Farming in the state is not as widespread as other states because of its steep terrain and northern climate. Farming is carried out mainly in the Matanuska valley which lies about 40 miles to the North East of the Anchorage City, and the Kenai Peninsula which lies about 60 miles to the southwest of the city of Anchorage. Alaska experiences a short growing season of only 100 days, and as a result, it limits the variety of crops that can be grown. However, the long sunny summer days make it the most productive growing season. Some of the crops cultivated in Alaska include cabbage, lettuce, carrots, and potatoes, among others. Hunting of animals like caribou, Dall sheep, and moose is widely practiced for subsistence, particularly among the remote communities. One of the native foods is Akutaq, which is an Eskimo ice cream consisting of reindeer fat, dried fish, seal oil, and local berries. Herding of reindeer is carried out in the seaward peninsula where wild caribou cannot mix or mingle when migrating with the domesticated reindeer. Most foods in Alaska, particularly in the cities, are relatively expensive because they are imported. Shipping costs put their prices slightly higher compared to other cities in the US.
Alaska is the only state in the US that borders three oceans, which include the Bering Sea, Pacific Ocean, and the Arctic Sea. Alaska has a coastline totaling about 34,000 miles when all the islands are taken into consideration. Alaska is also home to about 3 million lakes and more than 3,000 rivers. The state of Alaska harvested 5.35 billion pounds of shellfish and fish in 2011. The industry is responsible for generating up to 60,000 jobs depending on the season. Alaska has huge stocks of seafood, and the leading fishing ground is in the Bering Sea and the northern Pacific. Seafood is one of the cheapest items in Alaska. Most residents of Alaska fish in the rivers particularly during the salmon season for subsistence or sport.
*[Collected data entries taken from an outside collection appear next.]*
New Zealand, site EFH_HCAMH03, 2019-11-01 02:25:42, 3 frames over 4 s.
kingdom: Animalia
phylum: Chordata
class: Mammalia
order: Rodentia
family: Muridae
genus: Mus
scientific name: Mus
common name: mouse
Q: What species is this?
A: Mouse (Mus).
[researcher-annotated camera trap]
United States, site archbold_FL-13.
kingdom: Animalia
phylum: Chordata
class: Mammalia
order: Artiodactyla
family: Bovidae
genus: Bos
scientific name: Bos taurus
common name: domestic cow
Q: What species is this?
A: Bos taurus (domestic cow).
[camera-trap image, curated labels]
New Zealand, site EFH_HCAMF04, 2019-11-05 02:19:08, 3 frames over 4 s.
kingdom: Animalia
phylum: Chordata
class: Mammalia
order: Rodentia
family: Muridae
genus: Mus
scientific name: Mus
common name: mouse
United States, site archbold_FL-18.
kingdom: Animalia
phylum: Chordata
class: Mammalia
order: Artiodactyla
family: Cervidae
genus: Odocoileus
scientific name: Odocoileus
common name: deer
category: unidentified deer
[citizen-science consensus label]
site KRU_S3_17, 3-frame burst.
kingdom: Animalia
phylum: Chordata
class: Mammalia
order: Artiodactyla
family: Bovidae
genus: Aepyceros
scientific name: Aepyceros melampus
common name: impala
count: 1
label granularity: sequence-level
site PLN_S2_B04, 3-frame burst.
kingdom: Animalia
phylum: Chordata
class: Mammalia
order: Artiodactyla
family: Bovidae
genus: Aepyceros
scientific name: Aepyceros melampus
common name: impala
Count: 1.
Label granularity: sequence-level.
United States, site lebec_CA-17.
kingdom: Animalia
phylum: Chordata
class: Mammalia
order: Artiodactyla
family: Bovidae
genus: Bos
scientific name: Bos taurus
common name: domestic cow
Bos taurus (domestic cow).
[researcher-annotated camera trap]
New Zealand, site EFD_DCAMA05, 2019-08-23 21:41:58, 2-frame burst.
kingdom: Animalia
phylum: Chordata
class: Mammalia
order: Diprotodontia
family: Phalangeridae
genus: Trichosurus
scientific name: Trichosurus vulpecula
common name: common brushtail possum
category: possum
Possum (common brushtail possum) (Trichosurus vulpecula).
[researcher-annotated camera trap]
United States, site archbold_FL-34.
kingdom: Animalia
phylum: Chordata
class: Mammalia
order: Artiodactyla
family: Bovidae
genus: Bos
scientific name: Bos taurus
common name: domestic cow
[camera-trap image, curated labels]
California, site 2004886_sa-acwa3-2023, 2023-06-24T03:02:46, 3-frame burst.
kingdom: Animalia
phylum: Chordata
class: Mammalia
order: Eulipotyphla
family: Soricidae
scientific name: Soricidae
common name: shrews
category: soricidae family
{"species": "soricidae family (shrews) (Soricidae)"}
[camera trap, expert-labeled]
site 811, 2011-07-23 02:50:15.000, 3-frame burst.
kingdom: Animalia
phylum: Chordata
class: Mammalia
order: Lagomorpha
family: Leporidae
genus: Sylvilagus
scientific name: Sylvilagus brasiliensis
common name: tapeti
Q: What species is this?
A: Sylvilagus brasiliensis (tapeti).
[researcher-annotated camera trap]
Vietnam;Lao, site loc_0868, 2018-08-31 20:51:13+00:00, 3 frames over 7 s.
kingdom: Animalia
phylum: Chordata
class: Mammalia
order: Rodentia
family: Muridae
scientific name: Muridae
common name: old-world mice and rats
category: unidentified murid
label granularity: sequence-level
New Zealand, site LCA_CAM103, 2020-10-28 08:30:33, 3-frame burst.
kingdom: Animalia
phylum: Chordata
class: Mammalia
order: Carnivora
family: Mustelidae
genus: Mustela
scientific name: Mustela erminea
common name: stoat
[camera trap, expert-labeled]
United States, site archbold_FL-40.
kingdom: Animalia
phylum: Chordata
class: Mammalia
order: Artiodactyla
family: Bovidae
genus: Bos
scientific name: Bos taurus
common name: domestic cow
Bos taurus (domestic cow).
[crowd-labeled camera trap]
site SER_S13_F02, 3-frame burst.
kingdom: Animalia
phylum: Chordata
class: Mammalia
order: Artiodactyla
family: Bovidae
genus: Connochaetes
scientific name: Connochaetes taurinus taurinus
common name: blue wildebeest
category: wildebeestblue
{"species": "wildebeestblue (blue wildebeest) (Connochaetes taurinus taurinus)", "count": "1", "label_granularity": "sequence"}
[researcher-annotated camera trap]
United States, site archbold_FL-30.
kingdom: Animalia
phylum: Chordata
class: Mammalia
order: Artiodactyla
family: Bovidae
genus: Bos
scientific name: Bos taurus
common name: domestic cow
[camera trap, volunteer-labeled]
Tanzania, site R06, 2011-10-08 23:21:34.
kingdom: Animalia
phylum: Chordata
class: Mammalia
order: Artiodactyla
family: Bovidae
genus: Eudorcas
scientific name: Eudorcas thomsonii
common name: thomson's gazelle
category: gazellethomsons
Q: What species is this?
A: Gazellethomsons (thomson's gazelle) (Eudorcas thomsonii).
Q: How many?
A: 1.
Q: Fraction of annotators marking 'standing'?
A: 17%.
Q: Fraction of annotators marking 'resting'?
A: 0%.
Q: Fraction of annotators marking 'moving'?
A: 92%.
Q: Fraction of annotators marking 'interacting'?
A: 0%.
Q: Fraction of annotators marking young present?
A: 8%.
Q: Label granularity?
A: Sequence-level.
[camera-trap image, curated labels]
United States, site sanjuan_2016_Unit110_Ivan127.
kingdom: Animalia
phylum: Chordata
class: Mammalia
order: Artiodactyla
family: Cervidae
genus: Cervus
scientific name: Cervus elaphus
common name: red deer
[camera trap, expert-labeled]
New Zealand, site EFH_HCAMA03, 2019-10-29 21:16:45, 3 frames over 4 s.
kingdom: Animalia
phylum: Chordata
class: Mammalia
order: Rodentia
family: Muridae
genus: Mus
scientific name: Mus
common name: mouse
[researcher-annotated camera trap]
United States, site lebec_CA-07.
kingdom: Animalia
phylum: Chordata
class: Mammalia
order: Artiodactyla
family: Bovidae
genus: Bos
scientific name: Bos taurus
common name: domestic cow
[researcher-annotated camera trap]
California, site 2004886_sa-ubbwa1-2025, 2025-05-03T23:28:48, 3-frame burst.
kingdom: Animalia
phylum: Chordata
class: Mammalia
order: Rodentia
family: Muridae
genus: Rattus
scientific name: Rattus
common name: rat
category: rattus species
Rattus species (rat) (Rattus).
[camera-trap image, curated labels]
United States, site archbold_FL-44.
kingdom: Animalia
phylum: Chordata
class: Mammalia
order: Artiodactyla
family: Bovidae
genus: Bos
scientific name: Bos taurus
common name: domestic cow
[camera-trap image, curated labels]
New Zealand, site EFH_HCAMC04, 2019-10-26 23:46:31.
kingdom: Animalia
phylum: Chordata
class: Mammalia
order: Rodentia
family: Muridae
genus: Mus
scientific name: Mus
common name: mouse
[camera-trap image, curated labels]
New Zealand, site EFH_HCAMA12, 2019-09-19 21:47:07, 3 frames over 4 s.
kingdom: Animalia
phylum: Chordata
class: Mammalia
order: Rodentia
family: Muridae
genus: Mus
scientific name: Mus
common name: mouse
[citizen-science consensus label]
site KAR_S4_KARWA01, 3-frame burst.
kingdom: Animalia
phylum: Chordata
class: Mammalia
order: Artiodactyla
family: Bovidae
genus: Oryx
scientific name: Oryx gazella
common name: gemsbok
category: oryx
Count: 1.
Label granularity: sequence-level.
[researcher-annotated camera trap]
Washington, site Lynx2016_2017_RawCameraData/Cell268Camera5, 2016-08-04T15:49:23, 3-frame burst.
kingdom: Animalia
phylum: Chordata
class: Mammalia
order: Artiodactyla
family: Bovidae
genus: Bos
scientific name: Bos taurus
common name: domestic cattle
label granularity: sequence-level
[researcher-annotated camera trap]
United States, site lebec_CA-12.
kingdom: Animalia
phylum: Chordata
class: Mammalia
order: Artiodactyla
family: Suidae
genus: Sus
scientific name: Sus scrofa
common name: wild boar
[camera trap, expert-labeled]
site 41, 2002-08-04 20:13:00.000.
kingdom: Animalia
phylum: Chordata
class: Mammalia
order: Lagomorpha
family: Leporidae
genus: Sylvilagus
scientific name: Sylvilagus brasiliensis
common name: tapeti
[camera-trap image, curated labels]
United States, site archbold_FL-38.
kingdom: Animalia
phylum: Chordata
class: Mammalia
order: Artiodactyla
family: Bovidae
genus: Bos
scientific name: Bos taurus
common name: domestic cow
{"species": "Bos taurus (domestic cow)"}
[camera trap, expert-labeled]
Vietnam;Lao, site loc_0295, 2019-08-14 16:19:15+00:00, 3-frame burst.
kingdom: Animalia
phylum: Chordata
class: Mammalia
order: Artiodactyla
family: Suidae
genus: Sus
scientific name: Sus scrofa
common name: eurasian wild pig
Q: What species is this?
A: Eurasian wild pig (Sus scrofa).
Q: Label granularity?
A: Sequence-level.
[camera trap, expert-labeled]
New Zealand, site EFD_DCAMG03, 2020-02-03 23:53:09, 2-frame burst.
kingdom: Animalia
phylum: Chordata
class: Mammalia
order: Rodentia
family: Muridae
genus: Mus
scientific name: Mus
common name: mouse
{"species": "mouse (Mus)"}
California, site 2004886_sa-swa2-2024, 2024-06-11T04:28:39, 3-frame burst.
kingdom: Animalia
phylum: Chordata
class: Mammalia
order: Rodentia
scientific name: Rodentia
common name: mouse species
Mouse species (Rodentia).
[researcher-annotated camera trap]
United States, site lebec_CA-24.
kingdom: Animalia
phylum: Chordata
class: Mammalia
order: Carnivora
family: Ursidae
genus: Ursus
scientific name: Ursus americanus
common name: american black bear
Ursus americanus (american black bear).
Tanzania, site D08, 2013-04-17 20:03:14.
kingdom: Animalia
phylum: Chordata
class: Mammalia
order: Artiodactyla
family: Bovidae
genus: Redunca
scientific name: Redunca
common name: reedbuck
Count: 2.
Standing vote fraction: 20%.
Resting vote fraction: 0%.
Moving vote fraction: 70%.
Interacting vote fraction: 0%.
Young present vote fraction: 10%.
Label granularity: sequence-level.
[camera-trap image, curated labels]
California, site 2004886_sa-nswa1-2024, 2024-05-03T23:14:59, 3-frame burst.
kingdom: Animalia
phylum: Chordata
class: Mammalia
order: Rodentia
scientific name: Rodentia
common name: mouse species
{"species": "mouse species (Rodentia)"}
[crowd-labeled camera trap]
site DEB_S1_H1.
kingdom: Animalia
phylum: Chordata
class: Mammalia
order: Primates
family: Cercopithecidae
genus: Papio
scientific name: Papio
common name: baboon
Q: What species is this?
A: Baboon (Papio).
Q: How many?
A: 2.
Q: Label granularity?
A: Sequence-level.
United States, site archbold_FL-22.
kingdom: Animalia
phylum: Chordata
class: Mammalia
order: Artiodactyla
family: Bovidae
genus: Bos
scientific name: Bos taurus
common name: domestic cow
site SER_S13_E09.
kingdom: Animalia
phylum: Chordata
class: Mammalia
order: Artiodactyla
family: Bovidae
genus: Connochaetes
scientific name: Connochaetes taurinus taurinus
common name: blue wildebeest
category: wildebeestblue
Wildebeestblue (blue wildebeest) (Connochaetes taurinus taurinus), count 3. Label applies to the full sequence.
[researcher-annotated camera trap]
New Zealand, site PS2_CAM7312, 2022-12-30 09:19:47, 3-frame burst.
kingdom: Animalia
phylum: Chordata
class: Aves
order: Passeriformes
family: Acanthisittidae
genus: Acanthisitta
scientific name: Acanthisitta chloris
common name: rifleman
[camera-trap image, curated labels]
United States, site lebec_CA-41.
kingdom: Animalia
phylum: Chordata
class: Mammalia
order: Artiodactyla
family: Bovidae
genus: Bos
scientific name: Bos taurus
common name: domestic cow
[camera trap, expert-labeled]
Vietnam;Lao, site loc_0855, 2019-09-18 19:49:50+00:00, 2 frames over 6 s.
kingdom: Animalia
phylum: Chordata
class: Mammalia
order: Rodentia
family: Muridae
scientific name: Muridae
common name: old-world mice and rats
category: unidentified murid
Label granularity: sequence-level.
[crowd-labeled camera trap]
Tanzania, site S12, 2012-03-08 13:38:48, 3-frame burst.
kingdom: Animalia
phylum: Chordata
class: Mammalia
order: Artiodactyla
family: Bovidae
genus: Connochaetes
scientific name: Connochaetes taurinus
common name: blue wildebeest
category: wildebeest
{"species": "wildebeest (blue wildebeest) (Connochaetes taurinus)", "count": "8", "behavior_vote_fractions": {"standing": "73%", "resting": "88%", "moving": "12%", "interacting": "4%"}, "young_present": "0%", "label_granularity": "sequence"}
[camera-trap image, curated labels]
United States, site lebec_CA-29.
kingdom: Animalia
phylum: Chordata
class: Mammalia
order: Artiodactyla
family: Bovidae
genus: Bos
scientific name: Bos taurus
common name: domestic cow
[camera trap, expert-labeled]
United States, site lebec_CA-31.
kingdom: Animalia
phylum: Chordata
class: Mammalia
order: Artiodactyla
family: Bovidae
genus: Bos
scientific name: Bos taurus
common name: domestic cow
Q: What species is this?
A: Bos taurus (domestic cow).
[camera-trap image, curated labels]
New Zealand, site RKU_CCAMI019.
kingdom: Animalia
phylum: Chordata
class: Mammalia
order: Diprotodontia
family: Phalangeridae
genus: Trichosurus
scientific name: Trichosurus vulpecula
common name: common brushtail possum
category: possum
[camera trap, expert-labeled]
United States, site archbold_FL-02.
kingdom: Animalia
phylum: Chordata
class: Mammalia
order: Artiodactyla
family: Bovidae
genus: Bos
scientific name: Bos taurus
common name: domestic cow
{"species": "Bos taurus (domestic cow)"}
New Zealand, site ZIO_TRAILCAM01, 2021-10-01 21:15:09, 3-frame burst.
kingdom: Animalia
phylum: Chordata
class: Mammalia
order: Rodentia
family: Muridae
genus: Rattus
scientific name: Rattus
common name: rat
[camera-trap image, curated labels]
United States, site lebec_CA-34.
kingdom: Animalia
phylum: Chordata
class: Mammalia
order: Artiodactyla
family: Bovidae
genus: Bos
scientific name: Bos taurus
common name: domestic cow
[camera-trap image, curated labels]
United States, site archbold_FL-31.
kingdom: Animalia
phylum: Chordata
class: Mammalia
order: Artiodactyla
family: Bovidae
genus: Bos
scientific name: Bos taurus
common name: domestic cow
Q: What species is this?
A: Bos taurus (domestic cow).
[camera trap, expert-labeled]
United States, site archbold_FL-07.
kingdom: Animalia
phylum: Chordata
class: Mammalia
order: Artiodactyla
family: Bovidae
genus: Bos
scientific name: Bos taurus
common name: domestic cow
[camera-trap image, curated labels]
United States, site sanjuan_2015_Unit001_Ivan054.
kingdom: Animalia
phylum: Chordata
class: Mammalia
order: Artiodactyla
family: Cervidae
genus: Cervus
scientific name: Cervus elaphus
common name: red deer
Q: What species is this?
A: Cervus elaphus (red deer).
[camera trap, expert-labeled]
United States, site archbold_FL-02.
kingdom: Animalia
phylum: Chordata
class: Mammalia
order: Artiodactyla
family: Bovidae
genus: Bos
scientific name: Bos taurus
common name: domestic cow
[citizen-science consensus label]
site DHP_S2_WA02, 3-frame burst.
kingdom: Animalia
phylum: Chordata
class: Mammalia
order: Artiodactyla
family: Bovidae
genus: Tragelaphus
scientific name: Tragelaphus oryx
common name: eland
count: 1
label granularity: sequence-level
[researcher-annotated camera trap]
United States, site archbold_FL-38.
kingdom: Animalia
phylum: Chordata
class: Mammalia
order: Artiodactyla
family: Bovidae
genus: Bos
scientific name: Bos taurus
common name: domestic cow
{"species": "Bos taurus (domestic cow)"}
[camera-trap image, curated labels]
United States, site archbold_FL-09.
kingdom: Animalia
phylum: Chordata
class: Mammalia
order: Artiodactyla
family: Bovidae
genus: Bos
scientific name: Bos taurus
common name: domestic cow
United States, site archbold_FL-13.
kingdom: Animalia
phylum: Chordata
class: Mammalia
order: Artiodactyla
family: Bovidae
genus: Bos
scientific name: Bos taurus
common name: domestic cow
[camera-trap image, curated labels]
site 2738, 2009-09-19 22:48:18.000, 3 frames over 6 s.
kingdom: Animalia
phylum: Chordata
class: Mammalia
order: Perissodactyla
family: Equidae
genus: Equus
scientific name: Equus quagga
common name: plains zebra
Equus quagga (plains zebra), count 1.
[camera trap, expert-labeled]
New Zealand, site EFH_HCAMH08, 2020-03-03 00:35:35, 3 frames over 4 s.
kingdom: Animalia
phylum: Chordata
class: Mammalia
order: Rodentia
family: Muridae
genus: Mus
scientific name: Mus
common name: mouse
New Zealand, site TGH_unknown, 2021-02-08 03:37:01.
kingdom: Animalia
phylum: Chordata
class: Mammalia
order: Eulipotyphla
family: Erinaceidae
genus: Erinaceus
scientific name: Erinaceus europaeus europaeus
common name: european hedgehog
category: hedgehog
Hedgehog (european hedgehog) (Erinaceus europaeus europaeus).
Mining is one of the leading industries in Alaska, and some of the leading minerals mined in the state include gold, copper, silver, lead, coal, and zinc, among others. The mining industry in 2010 generated 4,100 jobs involved directly in the production of an exploration of minerals. According to the Alaska Miners Association, jobs created indirectly such as construction and supplies increased the number of jobs to about 8,200 jobs generating personal incomes of about $565 million every year as of 2010. Gold mining in Alaska has a long history and has been one of the leading in the industry since the US acquired Alaska from Russia. Gold was discovered in 1848 by Russian explorers in Kenai River. The first gold mining began in 1870 in the southeast of Juneau. Gold is found in almost all regions of Alaska except in the swampy areas of the Yukon flats and between the Beaufort Sea and the Brooks Range.
Tourism plays a significant role in the economy of Alaska, and it is the second-largest private-sector employer in the state responsible for 1/8 of jobs. Every year the tourism industry brings in about $1.8 billion, and it is responsible for creating more than 39,000 jobs. Most tourists or about half of all tourist arrivals in Alaska use cruise ships, and others use air through Ted Stevens Anchorage International Airport. Some of the tourist attractions in Alaska include wildlife, landscape, and culture, among others. Some of the activities that visitors enjoy in Alaska include whale watching, sightseeing, fishing, kayaking or rafting, ziplining, hiking, wildlife viewing, flightseeing, and glacier viewing. The leading tourist destinations in the state include Alaska’s National Park Systems. Every year, Alaska is visited by more than 26 million people contributing about $1.1 billion to the economy of the state.
Alaska is one of the largest oil producers in the US and currently ranks as the second-largest producer of crude oil. Vast oil and gas reserves are found in Cook Inlet basins and along the Alaska North Slope (ANS). The regions with oilfield yielding the highest output in the United States and the whole of North America are in Alaska’s North Slope and Prudhoe Bay. They are producing an average of 400,000 barrels of oil every day. The largest crude oil pipeline in the US is the Trans-Alaska pipeline that has the potential of pumping up to 2.1 million barrels in a single day. As of 2012, production of crude oil in Alaska accounted for 8.1% of the whole country’s oil production ranking third after Texas which produces about 30.6%, North Dakota producing about 10.2%, and California producing about 8.3%.